What you need to do:
[a] Name the YouTube brand channels that the YouTube Labs article says L'Oreal shared its episodes on.
[b] Reproduce word for word the part of the YouTube Labs article that opens with the words "Google says it" and closes with "brand’s creative needs.".

Document text:
In an attempt to help brands and their agencies create more relevant video content, YouTube has launched an experimental program called YouTube Labs that pairs advertisers with YouTube creators.
According to a Google spokesperson, the initiative aims to help brands and their agencies produce episodic content designed to build an audience, while executing a “test-and-learn” approach.
“The YouTube Labs motto is better done than perfect,” said a Google spokesperson in an email to Marketing Land.
The program launched last year with L’Oreal as the exclusive brand partner within the U.S. Over the course of four weeks, L’Oreal produced two episodes that were shared on its Essie, Maybelline and Dark & Lovely YouTube brand channels, and ran as TrueView Instream ads.
The Google spokesperson said that the program offers a new way for brands to work with creators.
“The YouTube creators weren’t beauty experts, but rather cross-industry talent who were used behind the camera as a creative consultant, as opposed to being the talent,” said the Google spokesperson, “Creators were selected specifically according to brands’ challenges, ethos, and brief.”
Google says it didn’t directly connect the creators to the brands, but worked with the influencer network, AwesomenessTV, to locate creators whose talents best fit the brand’s creative needs.

Source data:
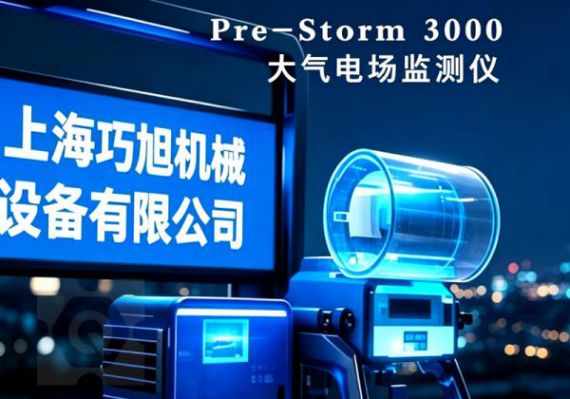 上海巧旭PRE-STORM 3000大气电场监测仪：构筑雷电预警的&ldquo;第一道防线&rdquo;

Answers to the exercises:
[a] Essie, Maybelline, Dark & Lovely

[b]
Google says it didn’t directly connect the creators to the brands, but worked with the influencer network, AwesomenessTV, to locate creators whose talents best fit the brand’s creative needs.